Kerstin Köditz, Obfrau der Fraktion der Linken im Untersuchungsausschuss, der am Freitag, 28. September, den ersten Zeugen vernahm: “Der erste Zeuge des Untersuchungsausschusses, Erster Kriminalhauptkommissar Wolfgang Jehle vom Landeskriminalamt (LKA) Sachsen, befolgte peinlich genau die Verteidigungsstrategie seines obersten Dienstherrn, Innenminister Ulbig: Thüringen ist an allem schuld, Sachsen wusste von nichts. Zugleich wurde allerdings bereits bei dieser Vernehmung das mutmaßliche Ausmaß des Versagens auf sächsischer Seite deutlich: Ein erheblicher Mangel an dezernats- und bereichsübergreifender Abstimmung und Kommunikation trat schon heute zutage.”
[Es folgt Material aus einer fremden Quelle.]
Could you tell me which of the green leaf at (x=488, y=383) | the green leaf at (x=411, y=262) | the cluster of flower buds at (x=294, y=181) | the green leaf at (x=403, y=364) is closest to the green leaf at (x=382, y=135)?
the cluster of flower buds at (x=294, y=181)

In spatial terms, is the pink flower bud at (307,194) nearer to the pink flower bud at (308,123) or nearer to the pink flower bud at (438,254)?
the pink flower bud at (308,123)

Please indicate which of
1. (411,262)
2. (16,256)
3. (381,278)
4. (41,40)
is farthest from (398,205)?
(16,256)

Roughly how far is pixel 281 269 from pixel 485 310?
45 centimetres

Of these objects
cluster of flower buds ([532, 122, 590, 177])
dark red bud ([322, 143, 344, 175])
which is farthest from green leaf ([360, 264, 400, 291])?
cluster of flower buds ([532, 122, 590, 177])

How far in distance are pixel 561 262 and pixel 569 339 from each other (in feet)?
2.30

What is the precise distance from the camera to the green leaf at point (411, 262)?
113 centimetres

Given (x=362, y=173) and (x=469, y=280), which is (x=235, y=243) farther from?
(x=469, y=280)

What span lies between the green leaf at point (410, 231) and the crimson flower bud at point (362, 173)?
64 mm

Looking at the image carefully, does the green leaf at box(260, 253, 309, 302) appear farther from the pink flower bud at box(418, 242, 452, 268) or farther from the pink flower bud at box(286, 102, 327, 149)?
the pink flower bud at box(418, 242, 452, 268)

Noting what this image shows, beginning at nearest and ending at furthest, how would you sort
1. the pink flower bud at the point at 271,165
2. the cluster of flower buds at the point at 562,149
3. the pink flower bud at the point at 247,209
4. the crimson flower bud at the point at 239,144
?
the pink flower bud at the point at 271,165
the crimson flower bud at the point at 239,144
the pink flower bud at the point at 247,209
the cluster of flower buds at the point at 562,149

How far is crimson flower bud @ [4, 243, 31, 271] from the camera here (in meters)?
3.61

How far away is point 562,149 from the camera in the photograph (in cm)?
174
Und nicht nur zwischen den verschiedenen dem Innenminister unterstellten Behörden gab es augenscheinlich Kommunikationsprobleme. Köditz: “Es war erschreckend zur Kenntnis zu nehmen, dass die Abteilung im LKA, die sich mit den Straftaten von Thomas S. beschäftigte, nichts davon gewusst haben will, dass das LKA Berlin ihn im November 2000 dem LKA Sachsen als Quelle angeboten hat. Die Schludrigkeit der Aktenführung zieht sich vom Landesamt für Verfassungsschutz bis zum Landeskriminalamt und ist offenbar eine Besonderheit sächsischer Sicherheitspolitik.”

Klaus Bartl, rechtspolitischer Sprecher der Linksfraktion und zugleich stellvertretender Ausschussvorsitzender: “Unaufgeklärt blieb, warum im Jahre 2000 im Rahmen einer Zielfahndung, bei der Uwe Böhnhardt in Chemnitz durch Beamte des Mobilen Einsatzkommandos (MEK) festgestellt und fotografiert, aber nicht verhaftet wurde, obwohl Haftbefehle gegen ihn vorlagen. Dazu konnte der Zeuge bedauerlicherweise keine Angaben machen, weil – so seine Aussage – dies nicht in die Zuständigkeit seines Dezernates fiel.”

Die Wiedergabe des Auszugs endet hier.